▶ [EXTRAIT DU DOCUMENT]
***

On se dit parfois que la crise a bon dos… Qui a parcouru l’Hexagone durant ces deux mois de vacances, a pu constater qu’effectivement les Français ont rogné sur la durée de leur séjour au détriment des hôteliers et des restaurateurs. Mais, et cela est fort intéressant, ils n’ont pas renoncé pour autant à la « consommation culturelle » qu’ils s’autorisent durant ces mois de loisirs. Sans parler des phares de l’été en matière de festivals musicaux que sont Aix, Orange ou Montpellier qui ont fait le plein, les manifestations de dimension plus modeste, qui constituent notre terreau culturel, ont continué d’attirer les mélomanes. Pas de doute qu’il faudra attendre l’été 2010, lorsque la crise économique devrait atteindre son pic à en croire les augures officiels, pour juger de son impact réel sur le monde de la fête estivale hexagonale.

Est-ce en prévision de ce reflux annoncé que la direction du Festival d’Aix-en-Provence a drastiquement réduit la durée de son édition 2010 ? La voilà donc, en effet, amputée d’une décade puisqu’elle aura lieu du 2 au 22 juillet prochain. Avant de nous interroger sur les véritables raisons de cette coupe claire, alors que justement la présence désormais de deux salles fermées - le Grand Théâtre de Provence et celui du Jeu de Paume - aurait dû inciter Bernard Foccroulle, enfin libéré des aléas de la météo, à rallonger le prochain festival, je voudrais lever le voile sur ce qui vous attend en 2010.

***

(Entrées de données)
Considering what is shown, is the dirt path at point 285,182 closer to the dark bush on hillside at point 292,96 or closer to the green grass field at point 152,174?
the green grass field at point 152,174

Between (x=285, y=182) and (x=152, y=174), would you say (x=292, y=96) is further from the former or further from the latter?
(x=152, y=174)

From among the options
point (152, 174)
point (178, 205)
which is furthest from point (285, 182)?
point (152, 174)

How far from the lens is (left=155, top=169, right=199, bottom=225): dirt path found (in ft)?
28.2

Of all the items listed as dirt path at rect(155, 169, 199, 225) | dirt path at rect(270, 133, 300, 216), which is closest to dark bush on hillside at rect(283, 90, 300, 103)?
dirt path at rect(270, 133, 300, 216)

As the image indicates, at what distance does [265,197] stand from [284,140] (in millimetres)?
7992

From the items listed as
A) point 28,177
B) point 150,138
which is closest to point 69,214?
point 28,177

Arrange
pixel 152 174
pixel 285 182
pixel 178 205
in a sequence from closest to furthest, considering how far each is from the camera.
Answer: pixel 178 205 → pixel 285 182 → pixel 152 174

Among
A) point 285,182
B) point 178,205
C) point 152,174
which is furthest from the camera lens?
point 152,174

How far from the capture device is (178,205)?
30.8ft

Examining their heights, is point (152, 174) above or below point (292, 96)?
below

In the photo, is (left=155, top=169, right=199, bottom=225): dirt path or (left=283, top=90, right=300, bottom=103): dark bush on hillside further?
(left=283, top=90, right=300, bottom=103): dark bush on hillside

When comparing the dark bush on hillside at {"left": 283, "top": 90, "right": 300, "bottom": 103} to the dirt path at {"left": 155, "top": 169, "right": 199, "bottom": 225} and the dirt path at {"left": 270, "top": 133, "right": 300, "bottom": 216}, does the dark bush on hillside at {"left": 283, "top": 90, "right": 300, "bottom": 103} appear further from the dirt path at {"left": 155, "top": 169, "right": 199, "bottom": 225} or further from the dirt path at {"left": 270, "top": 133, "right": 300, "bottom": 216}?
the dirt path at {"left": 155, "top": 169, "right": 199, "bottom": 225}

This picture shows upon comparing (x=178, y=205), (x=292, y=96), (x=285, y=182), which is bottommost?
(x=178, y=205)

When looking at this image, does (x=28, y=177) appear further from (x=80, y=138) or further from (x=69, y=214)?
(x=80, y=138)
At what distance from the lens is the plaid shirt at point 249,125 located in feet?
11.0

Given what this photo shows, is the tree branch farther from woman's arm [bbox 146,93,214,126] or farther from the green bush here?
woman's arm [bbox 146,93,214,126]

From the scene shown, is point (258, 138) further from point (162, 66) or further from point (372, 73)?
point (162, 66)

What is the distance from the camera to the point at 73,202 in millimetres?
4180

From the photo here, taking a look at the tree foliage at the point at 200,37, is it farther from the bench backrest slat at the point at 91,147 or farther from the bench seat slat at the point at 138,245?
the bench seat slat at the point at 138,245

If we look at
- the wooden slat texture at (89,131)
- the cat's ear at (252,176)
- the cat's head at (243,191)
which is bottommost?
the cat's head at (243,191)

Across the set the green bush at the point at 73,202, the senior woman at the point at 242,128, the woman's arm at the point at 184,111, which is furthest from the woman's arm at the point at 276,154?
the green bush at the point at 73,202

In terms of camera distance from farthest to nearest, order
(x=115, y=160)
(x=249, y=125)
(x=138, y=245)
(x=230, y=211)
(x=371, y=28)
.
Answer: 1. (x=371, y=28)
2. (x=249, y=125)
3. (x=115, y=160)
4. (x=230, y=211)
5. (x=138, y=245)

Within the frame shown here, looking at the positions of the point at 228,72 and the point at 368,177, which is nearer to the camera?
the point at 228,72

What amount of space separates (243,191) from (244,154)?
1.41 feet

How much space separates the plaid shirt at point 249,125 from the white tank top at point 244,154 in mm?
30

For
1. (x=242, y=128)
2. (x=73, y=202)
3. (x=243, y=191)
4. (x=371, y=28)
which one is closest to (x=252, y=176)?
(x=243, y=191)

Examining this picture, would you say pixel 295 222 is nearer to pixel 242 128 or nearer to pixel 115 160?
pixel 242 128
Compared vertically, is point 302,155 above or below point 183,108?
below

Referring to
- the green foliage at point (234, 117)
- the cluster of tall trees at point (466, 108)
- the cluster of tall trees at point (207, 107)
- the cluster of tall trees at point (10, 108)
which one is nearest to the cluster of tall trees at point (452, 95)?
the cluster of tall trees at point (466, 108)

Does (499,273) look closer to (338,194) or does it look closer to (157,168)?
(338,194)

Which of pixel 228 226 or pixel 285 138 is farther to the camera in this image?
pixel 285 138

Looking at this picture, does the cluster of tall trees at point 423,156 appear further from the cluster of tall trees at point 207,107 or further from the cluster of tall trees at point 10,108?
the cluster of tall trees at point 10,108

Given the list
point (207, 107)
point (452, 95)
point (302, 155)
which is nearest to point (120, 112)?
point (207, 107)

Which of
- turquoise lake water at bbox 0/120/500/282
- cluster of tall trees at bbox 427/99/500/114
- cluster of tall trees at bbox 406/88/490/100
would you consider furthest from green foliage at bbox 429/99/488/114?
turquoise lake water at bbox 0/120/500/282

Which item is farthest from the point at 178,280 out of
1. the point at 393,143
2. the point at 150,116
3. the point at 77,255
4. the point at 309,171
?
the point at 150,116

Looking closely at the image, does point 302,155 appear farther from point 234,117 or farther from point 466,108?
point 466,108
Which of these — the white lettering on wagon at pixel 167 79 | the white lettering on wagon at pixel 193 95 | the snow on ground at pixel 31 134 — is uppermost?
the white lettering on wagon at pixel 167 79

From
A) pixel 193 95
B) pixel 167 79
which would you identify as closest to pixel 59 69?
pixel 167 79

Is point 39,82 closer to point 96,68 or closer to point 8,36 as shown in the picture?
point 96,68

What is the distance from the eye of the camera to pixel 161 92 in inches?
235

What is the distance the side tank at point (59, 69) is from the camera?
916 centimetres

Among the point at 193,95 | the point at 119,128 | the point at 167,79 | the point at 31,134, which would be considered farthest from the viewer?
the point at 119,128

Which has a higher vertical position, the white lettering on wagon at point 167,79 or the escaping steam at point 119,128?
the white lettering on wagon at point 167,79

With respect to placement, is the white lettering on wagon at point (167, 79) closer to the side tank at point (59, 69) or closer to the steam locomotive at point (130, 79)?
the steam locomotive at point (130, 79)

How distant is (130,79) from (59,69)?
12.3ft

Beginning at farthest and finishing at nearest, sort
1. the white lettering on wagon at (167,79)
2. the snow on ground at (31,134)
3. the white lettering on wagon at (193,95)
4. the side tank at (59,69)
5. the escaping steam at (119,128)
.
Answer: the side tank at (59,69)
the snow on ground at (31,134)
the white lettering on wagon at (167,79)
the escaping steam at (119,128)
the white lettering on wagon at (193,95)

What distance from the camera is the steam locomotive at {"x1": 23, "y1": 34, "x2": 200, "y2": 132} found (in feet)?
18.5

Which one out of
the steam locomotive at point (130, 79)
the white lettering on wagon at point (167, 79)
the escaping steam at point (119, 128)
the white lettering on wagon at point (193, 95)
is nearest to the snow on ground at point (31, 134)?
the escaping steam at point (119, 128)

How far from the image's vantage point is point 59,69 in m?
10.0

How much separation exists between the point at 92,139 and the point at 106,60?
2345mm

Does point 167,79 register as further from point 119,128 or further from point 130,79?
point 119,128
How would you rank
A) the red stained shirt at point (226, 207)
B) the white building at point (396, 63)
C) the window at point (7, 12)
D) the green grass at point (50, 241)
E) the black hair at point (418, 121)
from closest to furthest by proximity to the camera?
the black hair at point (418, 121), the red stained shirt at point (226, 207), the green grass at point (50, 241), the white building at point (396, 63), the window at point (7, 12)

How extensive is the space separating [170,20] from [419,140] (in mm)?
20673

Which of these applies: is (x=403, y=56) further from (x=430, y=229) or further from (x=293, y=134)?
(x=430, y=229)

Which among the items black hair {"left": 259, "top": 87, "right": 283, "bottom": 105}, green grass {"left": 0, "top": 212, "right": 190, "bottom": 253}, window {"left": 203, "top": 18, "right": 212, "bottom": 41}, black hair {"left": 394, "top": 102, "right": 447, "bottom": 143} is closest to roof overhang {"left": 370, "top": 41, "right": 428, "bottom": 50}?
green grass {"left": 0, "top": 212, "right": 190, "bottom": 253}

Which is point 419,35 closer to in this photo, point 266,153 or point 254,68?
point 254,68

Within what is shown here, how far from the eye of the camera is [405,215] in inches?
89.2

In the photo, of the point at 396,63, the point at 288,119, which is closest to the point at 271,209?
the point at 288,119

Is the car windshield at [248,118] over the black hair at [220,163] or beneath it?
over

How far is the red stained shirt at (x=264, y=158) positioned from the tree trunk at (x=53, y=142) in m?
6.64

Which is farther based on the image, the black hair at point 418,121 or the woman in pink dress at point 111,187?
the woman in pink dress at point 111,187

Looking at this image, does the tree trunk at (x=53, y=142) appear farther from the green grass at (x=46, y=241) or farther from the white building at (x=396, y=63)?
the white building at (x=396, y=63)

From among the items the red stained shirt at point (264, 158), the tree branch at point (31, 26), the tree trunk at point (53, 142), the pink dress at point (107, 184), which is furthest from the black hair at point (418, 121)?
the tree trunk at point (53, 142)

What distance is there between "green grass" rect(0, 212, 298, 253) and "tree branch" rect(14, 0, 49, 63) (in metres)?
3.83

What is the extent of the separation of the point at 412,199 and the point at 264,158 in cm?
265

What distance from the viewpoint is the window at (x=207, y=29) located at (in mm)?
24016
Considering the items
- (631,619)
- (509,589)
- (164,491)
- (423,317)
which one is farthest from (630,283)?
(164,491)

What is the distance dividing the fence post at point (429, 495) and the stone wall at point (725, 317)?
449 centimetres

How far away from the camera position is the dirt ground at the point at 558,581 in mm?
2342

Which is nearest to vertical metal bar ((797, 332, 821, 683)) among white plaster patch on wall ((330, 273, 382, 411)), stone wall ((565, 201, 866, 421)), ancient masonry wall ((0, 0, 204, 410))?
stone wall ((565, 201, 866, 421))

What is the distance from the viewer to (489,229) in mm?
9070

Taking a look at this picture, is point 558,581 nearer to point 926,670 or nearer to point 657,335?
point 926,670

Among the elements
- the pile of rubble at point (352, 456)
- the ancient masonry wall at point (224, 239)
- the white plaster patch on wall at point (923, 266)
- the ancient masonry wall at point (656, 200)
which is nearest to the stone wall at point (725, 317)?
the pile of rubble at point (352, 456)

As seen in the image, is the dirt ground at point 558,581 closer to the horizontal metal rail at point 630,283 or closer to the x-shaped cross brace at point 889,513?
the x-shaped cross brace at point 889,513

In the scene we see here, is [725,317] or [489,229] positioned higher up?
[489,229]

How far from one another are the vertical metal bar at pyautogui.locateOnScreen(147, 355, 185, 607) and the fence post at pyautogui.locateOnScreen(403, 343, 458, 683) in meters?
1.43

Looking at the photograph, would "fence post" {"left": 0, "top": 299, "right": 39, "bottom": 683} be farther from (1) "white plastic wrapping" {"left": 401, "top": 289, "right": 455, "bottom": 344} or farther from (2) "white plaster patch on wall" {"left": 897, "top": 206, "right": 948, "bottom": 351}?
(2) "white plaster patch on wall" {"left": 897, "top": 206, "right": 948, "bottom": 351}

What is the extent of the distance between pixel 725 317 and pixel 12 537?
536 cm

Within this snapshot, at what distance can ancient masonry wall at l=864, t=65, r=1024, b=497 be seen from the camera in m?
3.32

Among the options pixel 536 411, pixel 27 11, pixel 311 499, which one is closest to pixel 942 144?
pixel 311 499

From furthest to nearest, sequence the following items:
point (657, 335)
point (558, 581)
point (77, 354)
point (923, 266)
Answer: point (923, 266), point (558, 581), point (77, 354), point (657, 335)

***

▶ [CONSIGNE]
Reproduisez en entier, sans la moindre modification, l'extrait sur les festivals d'été. Les entrées ne servent à rien ici.

▶ [RÉPONSE CI-DESSOUS]
On se dit parfois que la crise a bon dos… Qui a parcouru l’Hexagone durant ces deux mois de vacances, a pu constater qu’effectivement les Français ont rogné sur la durée de leur séjour au détriment des hôteliers et des restaurateurs. Mais, et cela est fort intéressant, ils n’ont pas renoncé pour autant à la « consommation culturelle » qu’ils s’autorisent durant ces mois de loisirs. Sans parler des phares de l’été en matière de festivals musicaux que sont Aix, Orange ou Montpellier qui ont fait le plein, les manifestations de dimension plus modeste, qui constituent notre terreau culturel, ont continué d’attirer les mélomanes. Pas de doute qu’il faudra attendre l’été 2010, lorsque la crise économique devrait atteindre son pic à en croire les augures officiels, pour juger de son impact réel sur le monde de la fête estivale hexagonale.

Est-ce en prévision de ce reflux annoncé que la direction du Festival d’Aix-en-Provence a drastiquement réduit la durée de son édition 2010 ? La voilà donc, en effet, amputée d’une décade puisqu’elle aura lieu du 2 au 22 juillet prochain. Avant de nous interroger sur les véritables raisons de cette coupe claire, alors que justement la présence désormais de deux salles fermées - le Grand Théâtre de Provence et celui du Jeu de Paume - aurait dû inciter Bernard Foccroulle, enfin libéré des aléas de la météo, à rallonger le prochain festival, je voudrais lever le voile sur ce qui vous attend en 2010.